- [Tasks and exercises]
A. In the Planex thread, write out the passage from "I would be happy" to "or email me." again, substituting "10 packs" for "5 packs".
B. According to the Planex thread, which grits of Festool paper does D A Drywall use?

# Planex users



## Geoff1234 (May 15, 2016)

So I'm thinking about purchasing the auto clean vac and Planex but it's a huge investment for just replacing my pole sander but I have a few questions for people who use it on larger projects.

1-what grit of paper? I don't leave much so something that takes a little off and leaves a nice Finnish. To put inperpective I use 180 foam back and lightly sand with my pole. 

2-how is it for wear on your body. It doesn't look light, does it really support its weight when suctioned on the wall/ceiling?

3-is the hose long enough? Does working at 9'+ ceilings mean you have to keep the vac close to you at all times. (If I don't purchase the backpack and pole, so I'll be on stilts for sanding 9' ceilings) 

4-compared to pole sanding does it take anylonger to complete the pole sanding stage?

Any input would be great


----------



## thefinisher (Sep 2, 2011)

Why only look at the planex? A porter cable does a fine job of sanding with a vac. Around here we have people that only hang, only finish, and only sand. Nobody has a planex... period. Sanded a job today with my PC in someone's house. Not a speck of dust....basic PC with a cheap Lowe's vacuum.


----------



## Brian (Apr 9, 2014)

Geoff,

I would be happy to help. We offer 5 packs of Festool abrasives, mix and match any way you like. We can put together a package to help you save time, effort and money. Call or email me.

Brad Kennedy
[email protected]
905 761 1002


----------



## D A Drywall (May 4, 2013)

Geoff1234 said:


> So I'm thinking about purchasing the auto clean vac and Planex but it's a huge investment for just replacing my pole sander but I have a few questions for people who use it on larger projects. 1-what grit of paper? I don't leave much so something that takes a little off and leaves a nice Finnish. To put inperpective I use 180 foam back and lightly sand with my pole. 2-how is it for wear on your body. It doesn't look light, does it really support its weight when suctioned on the wall/ceiling? 3-is the hose long enough? Does working at 9'+ ceilings mean you have to keep the vac close to you at all times. (If I don't purchase the backpack and pole, so I'll be on stilts for sanding 9' ceilings) 4-compared to pole sanding does it take anylonger to complete the pole sanding stage? Any input would be great


1- I use 220 & 240 grit from festool. (from CSR Building Supplies ). I really like Jost discs and use them where I need to be fussy but they clog up quickly with fibre when sanding screws. I will pull the disc off and use vac hose to clean the disc.

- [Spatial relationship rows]
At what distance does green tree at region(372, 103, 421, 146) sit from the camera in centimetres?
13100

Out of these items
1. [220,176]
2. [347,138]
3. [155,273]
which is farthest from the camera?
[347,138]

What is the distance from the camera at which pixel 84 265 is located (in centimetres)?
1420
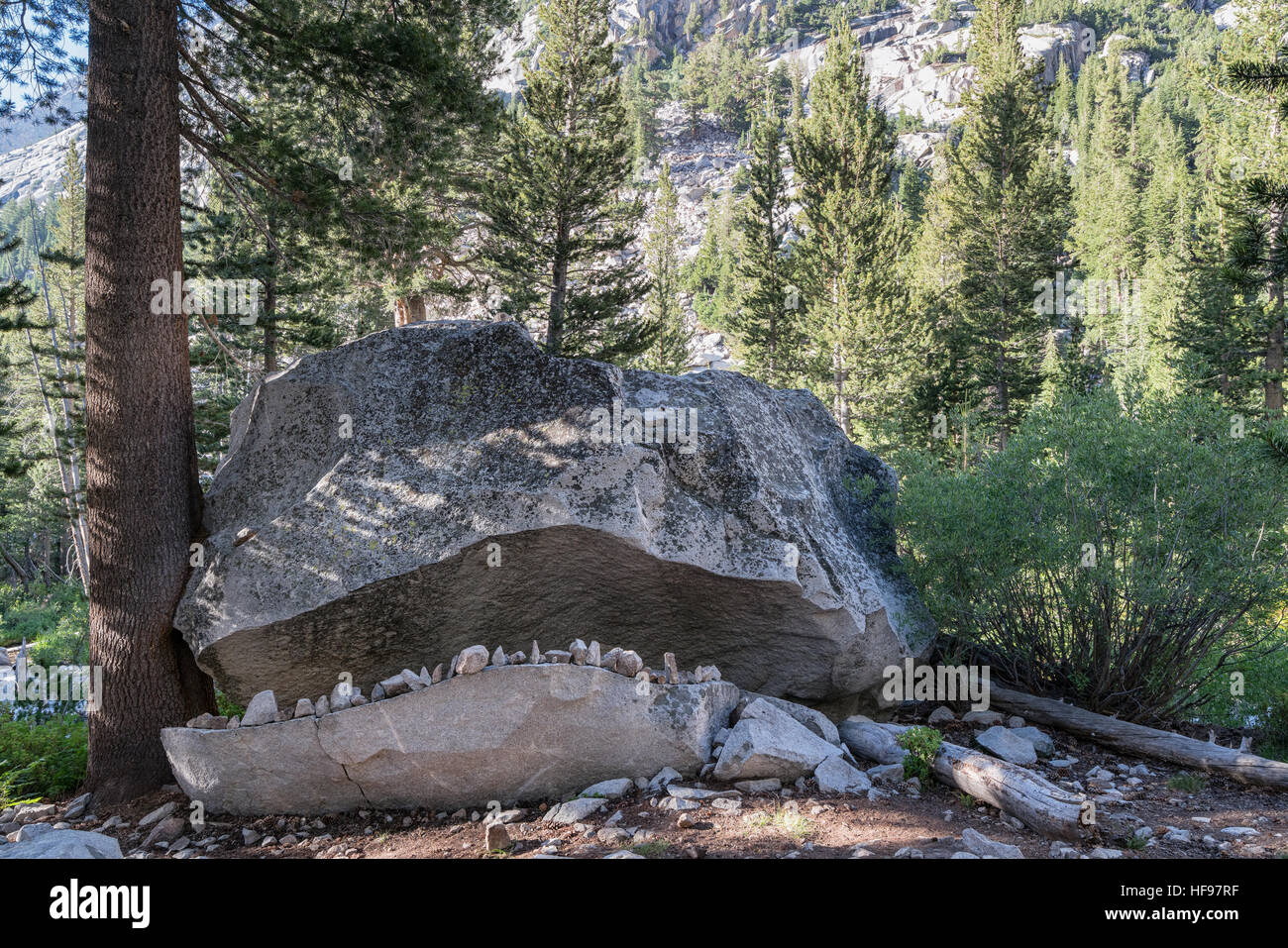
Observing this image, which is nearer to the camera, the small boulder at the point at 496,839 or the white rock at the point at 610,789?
the small boulder at the point at 496,839

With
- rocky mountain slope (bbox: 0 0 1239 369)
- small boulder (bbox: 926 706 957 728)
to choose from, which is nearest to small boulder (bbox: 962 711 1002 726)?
small boulder (bbox: 926 706 957 728)

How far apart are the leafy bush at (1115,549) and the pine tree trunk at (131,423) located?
20.9ft

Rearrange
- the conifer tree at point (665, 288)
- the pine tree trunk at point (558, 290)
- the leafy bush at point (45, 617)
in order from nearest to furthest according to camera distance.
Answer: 1. the leafy bush at point (45, 617)
2. the pine tree trunk at point (558, 290)
3. the conifer tree at point (665, 288)

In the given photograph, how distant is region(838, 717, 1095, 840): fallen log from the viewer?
395 cm

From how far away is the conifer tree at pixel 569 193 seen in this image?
21.1 metres

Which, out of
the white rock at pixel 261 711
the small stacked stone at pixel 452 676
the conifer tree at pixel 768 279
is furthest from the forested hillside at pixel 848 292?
the small stacked stone at pixel 452 676

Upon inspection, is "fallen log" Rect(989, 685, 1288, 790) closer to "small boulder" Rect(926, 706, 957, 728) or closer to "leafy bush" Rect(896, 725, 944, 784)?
"small boulder" Rect(926, 706, 957, 728)

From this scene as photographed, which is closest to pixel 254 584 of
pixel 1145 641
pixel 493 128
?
pixel 493 128

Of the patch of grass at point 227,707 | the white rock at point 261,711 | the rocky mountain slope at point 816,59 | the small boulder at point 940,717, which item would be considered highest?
the rocky mountain slope at point 816,59

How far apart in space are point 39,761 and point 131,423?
115 inches

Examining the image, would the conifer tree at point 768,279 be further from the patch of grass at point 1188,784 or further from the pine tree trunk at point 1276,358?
the patch of grass at point 1188,784

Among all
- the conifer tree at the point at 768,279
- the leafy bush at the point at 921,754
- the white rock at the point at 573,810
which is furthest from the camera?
the conifer tree at the point at 768,279

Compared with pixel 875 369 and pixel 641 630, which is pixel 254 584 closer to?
pixel 641 630

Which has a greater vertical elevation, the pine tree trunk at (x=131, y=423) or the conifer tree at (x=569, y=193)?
the conifer tree at (x=569, y=193)
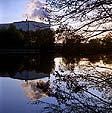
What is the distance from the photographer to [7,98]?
12.2 metres

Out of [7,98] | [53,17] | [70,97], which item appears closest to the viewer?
[53,17]

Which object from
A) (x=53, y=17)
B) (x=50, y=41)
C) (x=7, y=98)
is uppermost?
(x=53, y=17)

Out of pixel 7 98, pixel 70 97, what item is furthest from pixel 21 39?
pixel 70 97

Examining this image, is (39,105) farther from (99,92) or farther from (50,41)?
(50,41)

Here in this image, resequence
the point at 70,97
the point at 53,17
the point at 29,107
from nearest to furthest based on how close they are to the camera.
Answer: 1. the point at 53,17
2. the point at 70,97
3. the point at 29,107

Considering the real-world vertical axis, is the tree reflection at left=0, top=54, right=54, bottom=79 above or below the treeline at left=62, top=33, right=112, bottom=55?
below

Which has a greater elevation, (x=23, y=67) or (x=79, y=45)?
(x=79, y=45)

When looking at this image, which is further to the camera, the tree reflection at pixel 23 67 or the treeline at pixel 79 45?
the tree reflection at pixel 23 67

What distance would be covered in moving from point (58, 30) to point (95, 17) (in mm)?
840

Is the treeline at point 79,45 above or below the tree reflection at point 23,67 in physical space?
above

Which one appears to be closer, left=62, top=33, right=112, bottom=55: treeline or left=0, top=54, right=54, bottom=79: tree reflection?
left=62, top=33, right=112, bottom=55: treeline

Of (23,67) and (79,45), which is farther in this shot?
(23,67)

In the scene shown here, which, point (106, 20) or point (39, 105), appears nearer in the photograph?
point (106, 20)

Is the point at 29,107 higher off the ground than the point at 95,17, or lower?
lower
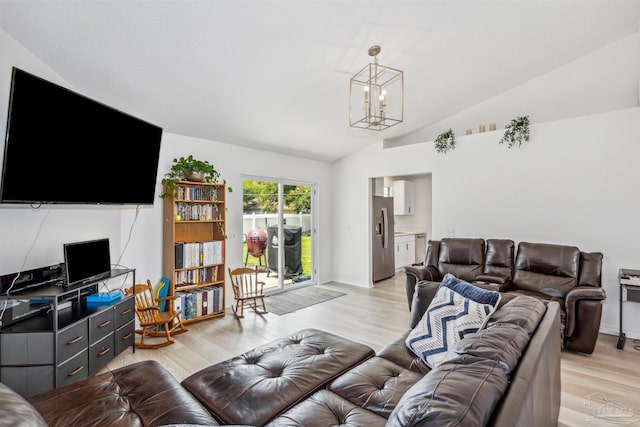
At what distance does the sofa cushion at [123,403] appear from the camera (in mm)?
1367

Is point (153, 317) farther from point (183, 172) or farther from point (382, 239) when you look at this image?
point (382, 239)

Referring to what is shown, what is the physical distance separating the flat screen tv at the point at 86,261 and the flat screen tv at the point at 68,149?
0.44m

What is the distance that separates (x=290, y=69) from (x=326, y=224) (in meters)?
3.57

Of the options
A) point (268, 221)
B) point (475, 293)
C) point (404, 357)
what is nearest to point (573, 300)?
point (475, 293)

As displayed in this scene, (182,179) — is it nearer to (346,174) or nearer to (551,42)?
(346,174)

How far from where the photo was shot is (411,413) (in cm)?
83

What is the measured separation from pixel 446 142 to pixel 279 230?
3.09 meters

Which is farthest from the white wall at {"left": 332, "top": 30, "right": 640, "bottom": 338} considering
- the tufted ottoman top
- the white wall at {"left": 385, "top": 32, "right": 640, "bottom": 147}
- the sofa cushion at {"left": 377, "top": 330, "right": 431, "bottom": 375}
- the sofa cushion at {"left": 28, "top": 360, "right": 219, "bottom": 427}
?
the sofa cushion at {"left": 28, "top": 360, "right": 219, "bottom": 427}

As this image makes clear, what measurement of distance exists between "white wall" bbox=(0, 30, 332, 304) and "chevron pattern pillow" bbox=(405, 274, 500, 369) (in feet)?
9.36

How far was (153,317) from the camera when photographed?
3281mm

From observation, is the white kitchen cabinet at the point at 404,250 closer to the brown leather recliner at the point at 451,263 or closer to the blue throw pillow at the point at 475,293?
the brown leather recliner at the point at 451,263

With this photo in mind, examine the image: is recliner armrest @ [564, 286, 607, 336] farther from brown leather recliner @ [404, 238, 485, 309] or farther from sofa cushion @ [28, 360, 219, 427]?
sofa cushion @ [28, 360, 219, 427]

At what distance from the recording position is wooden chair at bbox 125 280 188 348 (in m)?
3.20

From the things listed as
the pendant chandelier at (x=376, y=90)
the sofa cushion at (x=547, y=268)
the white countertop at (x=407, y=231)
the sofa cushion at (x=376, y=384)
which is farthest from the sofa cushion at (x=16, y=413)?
the white countertop at (x=407, y=231)
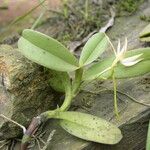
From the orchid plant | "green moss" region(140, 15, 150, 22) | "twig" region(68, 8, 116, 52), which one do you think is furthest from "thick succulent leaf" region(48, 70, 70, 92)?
"green moss" region(140, 15, 150, 22)

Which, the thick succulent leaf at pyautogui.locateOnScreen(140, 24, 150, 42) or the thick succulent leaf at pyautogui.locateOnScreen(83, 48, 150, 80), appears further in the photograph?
the thick succulent leaf at pyautogui.locateOnScreen(140, 24, 150, 42)

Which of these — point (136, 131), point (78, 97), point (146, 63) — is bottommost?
point (136, 131)

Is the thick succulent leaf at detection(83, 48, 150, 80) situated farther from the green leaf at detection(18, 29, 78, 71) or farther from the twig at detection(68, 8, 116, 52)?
the twig at detection(68, 8, 116, 52)

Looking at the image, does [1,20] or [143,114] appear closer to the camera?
[143,114]

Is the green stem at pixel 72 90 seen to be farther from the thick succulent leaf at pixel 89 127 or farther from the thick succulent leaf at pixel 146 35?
the thick succulent leaf at pixel 146 35

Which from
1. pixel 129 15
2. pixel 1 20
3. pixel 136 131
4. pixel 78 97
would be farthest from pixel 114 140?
pixel 1 20

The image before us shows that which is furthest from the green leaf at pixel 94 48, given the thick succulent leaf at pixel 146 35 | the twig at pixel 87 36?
the twig at pixel 87 36

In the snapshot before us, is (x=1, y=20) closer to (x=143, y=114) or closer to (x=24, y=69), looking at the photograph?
(x=24, y=69)
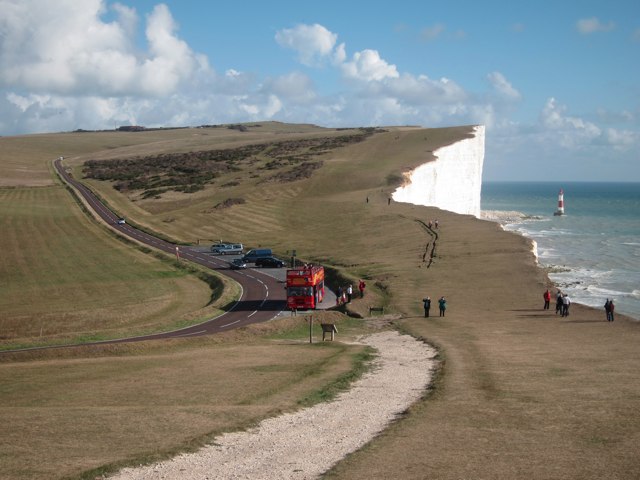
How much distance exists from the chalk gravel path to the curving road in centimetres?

- [Expected answers]
A.
I would be happy to help. We offer 10 packs of Festool abrasives, mix and match any way you like. We can put together a package to help you save time, effort and money. Call or email me.

B. 220 and 240 grit.